Uma sequência de registros -
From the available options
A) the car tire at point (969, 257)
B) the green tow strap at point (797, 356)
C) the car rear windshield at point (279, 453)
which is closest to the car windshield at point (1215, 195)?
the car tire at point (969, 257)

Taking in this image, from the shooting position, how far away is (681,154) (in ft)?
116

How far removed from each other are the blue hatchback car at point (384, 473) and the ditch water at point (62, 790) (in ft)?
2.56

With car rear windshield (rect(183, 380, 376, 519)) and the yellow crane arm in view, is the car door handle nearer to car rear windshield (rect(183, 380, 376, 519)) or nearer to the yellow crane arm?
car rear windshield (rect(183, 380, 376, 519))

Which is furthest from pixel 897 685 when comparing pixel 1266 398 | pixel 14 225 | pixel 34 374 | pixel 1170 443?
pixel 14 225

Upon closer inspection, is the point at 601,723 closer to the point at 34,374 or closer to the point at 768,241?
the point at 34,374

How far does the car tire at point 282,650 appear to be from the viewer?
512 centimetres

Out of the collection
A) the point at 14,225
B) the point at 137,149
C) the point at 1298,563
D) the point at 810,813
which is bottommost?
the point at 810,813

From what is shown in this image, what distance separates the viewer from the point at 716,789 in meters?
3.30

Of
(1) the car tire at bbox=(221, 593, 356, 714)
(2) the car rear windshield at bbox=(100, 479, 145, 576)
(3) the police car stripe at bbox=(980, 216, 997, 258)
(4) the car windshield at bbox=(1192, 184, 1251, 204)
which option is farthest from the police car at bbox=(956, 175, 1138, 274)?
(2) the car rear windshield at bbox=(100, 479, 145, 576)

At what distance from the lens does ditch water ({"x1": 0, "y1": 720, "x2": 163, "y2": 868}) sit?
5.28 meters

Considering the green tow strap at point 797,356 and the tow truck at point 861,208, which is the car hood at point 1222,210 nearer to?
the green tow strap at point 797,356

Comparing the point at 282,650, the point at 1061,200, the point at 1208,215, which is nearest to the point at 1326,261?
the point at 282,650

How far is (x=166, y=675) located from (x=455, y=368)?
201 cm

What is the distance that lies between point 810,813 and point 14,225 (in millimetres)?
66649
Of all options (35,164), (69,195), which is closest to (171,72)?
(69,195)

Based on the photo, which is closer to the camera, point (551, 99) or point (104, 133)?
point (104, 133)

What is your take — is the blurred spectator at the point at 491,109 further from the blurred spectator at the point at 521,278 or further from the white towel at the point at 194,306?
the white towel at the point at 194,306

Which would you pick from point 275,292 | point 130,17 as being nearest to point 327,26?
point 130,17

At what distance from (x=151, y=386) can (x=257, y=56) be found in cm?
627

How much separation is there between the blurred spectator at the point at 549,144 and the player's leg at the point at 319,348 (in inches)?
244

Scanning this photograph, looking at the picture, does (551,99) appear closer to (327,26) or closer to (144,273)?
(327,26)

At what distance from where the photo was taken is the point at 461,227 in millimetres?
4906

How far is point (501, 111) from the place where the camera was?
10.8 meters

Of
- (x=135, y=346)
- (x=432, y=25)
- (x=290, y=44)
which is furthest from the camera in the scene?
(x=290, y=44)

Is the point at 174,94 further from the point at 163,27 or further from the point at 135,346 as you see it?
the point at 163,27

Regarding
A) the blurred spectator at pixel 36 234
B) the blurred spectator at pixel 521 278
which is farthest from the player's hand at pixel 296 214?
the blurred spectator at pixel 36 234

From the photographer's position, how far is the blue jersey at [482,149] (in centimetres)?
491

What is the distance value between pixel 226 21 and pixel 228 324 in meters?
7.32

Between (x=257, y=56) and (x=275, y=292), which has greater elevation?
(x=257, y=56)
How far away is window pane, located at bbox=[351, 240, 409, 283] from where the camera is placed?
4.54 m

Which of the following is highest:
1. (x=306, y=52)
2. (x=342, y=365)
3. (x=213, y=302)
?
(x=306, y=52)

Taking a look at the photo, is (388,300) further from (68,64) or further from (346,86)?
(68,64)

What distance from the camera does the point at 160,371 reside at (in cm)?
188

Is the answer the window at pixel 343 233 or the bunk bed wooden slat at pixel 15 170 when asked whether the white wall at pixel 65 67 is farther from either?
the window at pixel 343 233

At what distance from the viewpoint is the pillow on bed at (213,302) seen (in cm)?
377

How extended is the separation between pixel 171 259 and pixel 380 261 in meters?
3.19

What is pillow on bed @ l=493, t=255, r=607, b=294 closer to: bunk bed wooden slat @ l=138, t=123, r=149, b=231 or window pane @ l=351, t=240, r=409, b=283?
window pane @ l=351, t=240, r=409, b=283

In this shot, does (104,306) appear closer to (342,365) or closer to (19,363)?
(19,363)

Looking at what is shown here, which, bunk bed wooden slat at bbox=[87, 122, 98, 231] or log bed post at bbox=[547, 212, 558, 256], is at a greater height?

Tarefa - Troque "yellow crane arm" por "orange crane arm" nos registros, começando no início deles e terminando na linha que contém "512 centimetres", e reproduza esse trecho sem nenhuma outra alteração.

Solução -
From the available options
A) the car tire at point (969, 257)
B) the green tow strap at point (797, 356)
C) the car rear windshield at point (279, 453)
which is closest to the car windshield at point (1215, 195)?
the car tire at point (969, 257)

Taking in this image, from the shooting position, how far away is (681,154) (in ft)?
116

How far removed from each other are the blue hatchback car at point (384, 473) and the ditch water at point (62, 790) (in ft)?
2.56

With car rear windshield (rect(183, 380, 376, 519)) and the orange crane arm in view, is the car door handle nearer to car rear windshield (rect(183, 380, 376, 519)) or nearer to the orange crane arm?
car rear windshield (rect(183, 380, 376, 519))

Which is furthest from pixel 897 685 when comparing pixel 1266 398 | pixel 14 225 | pixel 34 374 | pixel 1170 443?
pixel 14 225

Upon closer inspection, is the point at 601,723 closer to the point at 34,374 or closer to the point at 768,241?
the point at 34,374

How far does the car tire at point 282,650 appear to be from the viewer?
512 centimetres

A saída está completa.